Yargıtay Kararı 14. Hukuk Dairesi 2016/7326 E. 2019/1709 K. 26.02.2019 T.

YARGITAY KARARI
DAİRE : 14. Hukuk Dairesi
ESAS NO : 2016/7326
KARAR NO : 2019/1709
KARAR TARİHİ : 26.02.2019

14. Hukuk Dairesi
MAHKEMESİ :Asliye Hukuk Mahkemesi

Davacı tarafından, davalı aleyhine 23.10.2015 gününde verilen dilekçe ile tapu kaydındaki şerhlerin kaldırılması talebi üzerine yapılan duruşma sonunda; davanın kabulüne dair verilen 08.03.2016 günlü hükmün Yargıtayca incelenmesi davalı vekili tarafından istenilmekle süresinde olduğu anlaşılan temyiz dilekçesinin kabulüne karar verildikten sonra dosya ve içerisindeki bütün kağıtlar incelenerek gereği düşünüldü:

K A R A R

Dava, tapu kaydındaki şerhin kaldırılması isteğine ilişkindir.
Davacı, 119 ada 38 parsel sayılı taşınmazın maliki olduğunu, taşınmazın beyanlar hanesinde üç ayrı tarihli afete maruz bölge şerhi bulunduğunu ancak … Sulh Hukuk Mahkemesinin 2015/25 Değişik İş sayılı tespit kararında taşınmazın heyelan bölgesinde olmadığının tespit edildiğini belirterek bu şerhlerin kaldırılmasını talep ve dava etmiştir.
Davalı vekili, dava konusu taşınmazın afete maruz bölge sınırları içerisinde olduğu gerekçesiyle davanın reddini savunmuştur.
Mahkemece, davanın kabulüne karar verilmiştir.
Hükmü, davalı vekili temyiz etmiştir.
Tapu müdürlükleri, Türk Medeni Kanununun 997 ve devamı maddeleri uyarınca tapu sicilinin tutulması ve bu sicillerinin yasalara uygun oluşması konularında görevli ve sorumludur.
Şerhin terkinine ilişkin davaların şerh lehtarına husumet yöneltilerek açılması gerekmektedir.
Somut olayın incelenmesinde;
1-Tespit dosyasında 21.10.2015 havale tarihli jeoloji bilirkişi tarafından hazırlanan raporda, dava konusu parselin doğusunun dışbükey yamaç olduğu, incelenen alanı etkileyecek kayma, akma türü heyelan ve parsel içinde yer alan prefabrik yapılarda heyelana bağlı yarık ve çatlak oluşumu gözlemlenmediği belirtilmiştir.

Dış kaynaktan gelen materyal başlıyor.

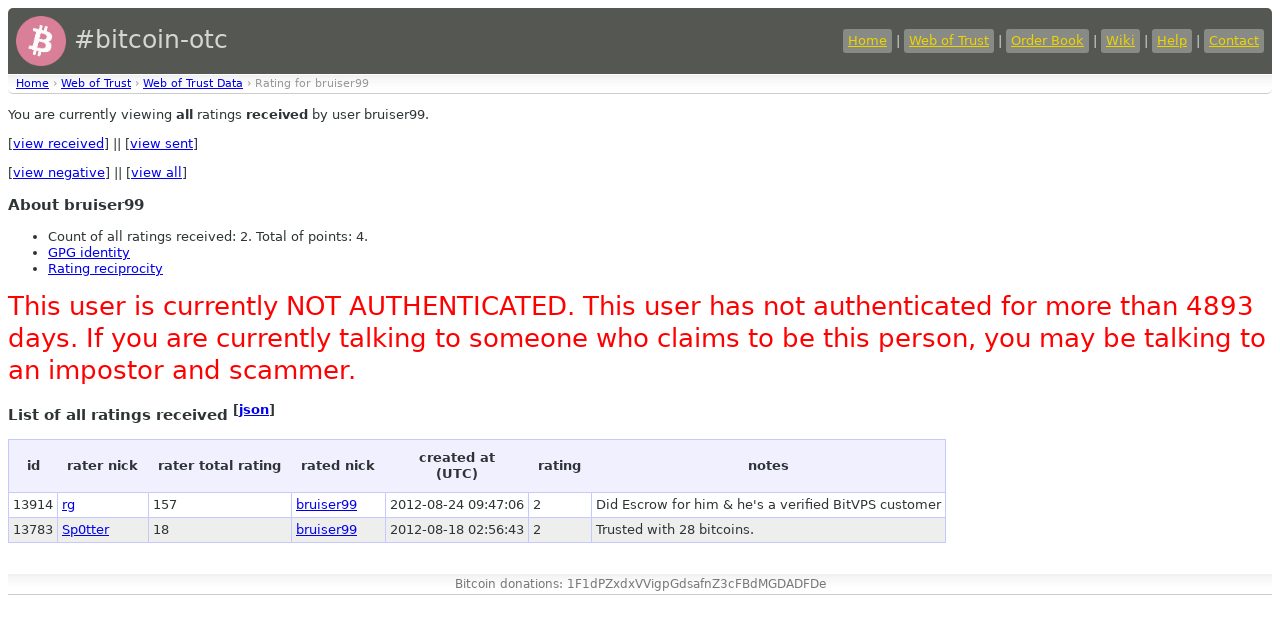

--- FILE ---
content_type: text/html
request_url: https://bitcoin-otc.com/viewratingdetail.php?nick=bruiser99
body_size: 1360
content:

<!DOCTYPE html>

<html>
<head>
<script src="sorttable.js"></script>
<link rel="stylesheet" type="text/css" href="otcstyle.css" />
<link rel="shortcut icon" href="favicon.ico" />
<meta http-equiv="Content-type" content="text/html;charset=UTF-8">
<title>Rating Details for User 'bruiser99'</title>
</head>
<body>
<div id="header">
<table border="0" style="color: #d3d7cf; width: 100%">
<tr><td style="font-size: 25px;">
<a href="https://bitcoin-otc.com/"><img src="https://bitcoin-otc.com/pink_btc_135x135.png" height="50" width="50" style="vertical-align: middle;"></a> #bitcoin-otc
</td>
<td style="text-align: right;">
<a class="header" href="https://bitcoin-otc.com/">Home</a> |
<a class="header" href="https://bitcoin-otc.com/viewratings.php">Web of Trust</a> |
<a class="header" href="https://bitcoin-otc.com/vieworderbook.php">Order Book</a> |
<a class="header" href="http://wiki.bitcoin-otc.com/">Wiki</a> |
<a class="header" href="http://wiki.bitcoin-otc.com/wiki/Using_bitcoin-otc">Help</a> |
<a class="header" href="contact.php">Contact</a>
</td></tr>
</table>
</div>

<div class="breadcrumbs">
<a href="/">Home</a> &rsaquo;
<a href="trust.php">Web of Trust</a> &rsaquo;
<a href="viewratings.php">Web of Trust Data</a> &rsaquo;
Rating for bruiser99</div>

  <p>You are currently viewing <b>all</b> ratings <b>received</b> by user bruiser99.</p>
  <p>
   [<a href="viewratingdetail.php?nick=bruiser99&sign=ANY&type=RECV">view received</a>] ||
   [<a href="viewratingdetail.php?nick=bruiser99&sign=ANY&type=SENT">view sent</a>]
  </p>
  <p>
   [<a href="viewratingdetail.php?nick=bruiser99&type=RECV&sign=NEG">view negative</a>] ||
   [<a href="viewratingdetail.php?nick=bruiser99&type=RECV&sign=ANY">view all</a>]
  </p>
  <h3>About bruiser99</h3>
  <ul>
<li>Count of all ratings received: 2. Total of points: 4.</li>
<li><a href="viewgpg.php?nick=bruiser99">GPG identity</a></li><li><a href="ratingreciprocity.php?nick=bruiser99">Rating reciprocity</a></li>  </ul>
  
<P><font style="font-size:2em; color: red;">This user is currently NOT AUTHENTICATED. This user has not authenticated for more than 4893 days. If you are currently talking to someone who claims to be this person, you may be talking to an impostor and scammer.</font></P>
  <h3>List of all ratings received <sup>[<a href="/viewratingdetail.php?nick=bruiser99&outformat=json">json</a>]</sup></h3>
  <table class="datadisplay sortable">
   <tr>
    <th>id</th>
    <th>rater nick</th>
    <th>rater total rating</th>
    <th>rated nick</th>
    <th>created at<br>(UTC)</th>
    <th>rating</th>
    <th>notes</th>
   </tr>
   <tr class="odd">
    <td>13914</td>
    <td><a href="viewratingdetail.php?nick=rg&sign=ANY&type=RECV">rg</a></td>
    <td>157</td>
    <td><a href="viewratingdetail.php?nick=bruiser99&sign=ANY&type=RECV">bruiser99</a></td>
	    <td class="nowrap">2012-08-24 09:47:06</td>
    <td>2</td>
    <td>Did Escrow for him &amp; he's a verified BitVPS customer</td>
   </tr>
   <tr class="even">
    <td>13783</td>
    <td><a href="viewratingdetail.php?nick=Sp0tter&sign=ANY&type=RECV">Sp0tter</a></td>
    <td>18</td>
    <td><a href="viewratingdetail.php?nick=bruiser99&sign=ANY&type=RECV">bruiser99</a></td>
	    <td class="nowrap">2012-08-18 02:56:43</td>
    <td>2</td>
    <td>Trusted with 28 bitcoins.</td>
   </tr>
  </table>

<div id="footer">
    Bitcoin donations: 1F1dPZxdxVVigpGdsafnZ3cFBdMGDADFDe
</div>
 <script defer src="https://static.cloudflareinsights.com/beacon.min.js/vcd15cbe7772f49c399c6a5babf22c1241717689176015" integrity="sha512-ZpsOmlRQV6y907TI0dKBHq9Md29nnaEIPlkf84rnaERnq6zvWvPUqr2ft8M1aS28oN72PdrCzSjY4U6VaAw1EQ==" data-cf-beacon='{"version":"2024.11.0","token":"de7fd6b7a0e74e53a01b335fc39ddf1d","r":1,"server_timing":{"name":{"cfCacheStatus":true,"cfEdge":true,"cfExtPri":true,"cfL4":true,"cfOrigin":true,"cfSpeedBrain":true},"location_startswith":null}}' crossorigin="anonymous"></script>
</body>
</html>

Mahkemece anılan bilirkişi raporu hükme esas alınarak davanın kabulüne; şerhlerin kaldırılmasına karar verilmiştir. Bu haliyle tesis edilen hüküm eksik inceleme ve araştırmaya dayalı olup mahkemece yerinde keşif yapılarak şerhin kaldırılması gerekip gerekmediğine ilişkin Yargıtay denetimine elverişli ayrıntılı ve gerekçeli rapor alınmak suretiyle sonucuna uygun bir hüküm kurulması gerekmektedir.
2-Öte yandan, Afet ve Acil Durum Yönetim Başkanlığı 15.07.2018 tarihinde yayımlanan 4 nolu Cumhurbaşkanlığı Kararnamesi ile İçişleri Bakanlığına bağlanmış olduğundan davalının husumet ehliyeti yoktur. Davanın İçişleri Bakanlığına yöneltilmesi gerekmektedir.
Belirtilen bu hususlar gözetilmeden eksik araştırma ve inceleme sonucunda yazılı şekilde hüküm kurulması doğru görülmemiş, kararın bozulması gerekmiştir.
SONUÇ: Yukarıda 1 ve 2 numaralı bentte açıklanan nedenlerle davalı vekilinin temyiz itirazlarının kabulü ile hükmün BOZULMASINA, peşin harcın istek halinde yatırana iadesine, kararın tebliğinden itibaren 15 gün içinde karar düzeltme yolu açık olmak üzere, 26.02.2019 tarihinde oybirliği ile karar verildi.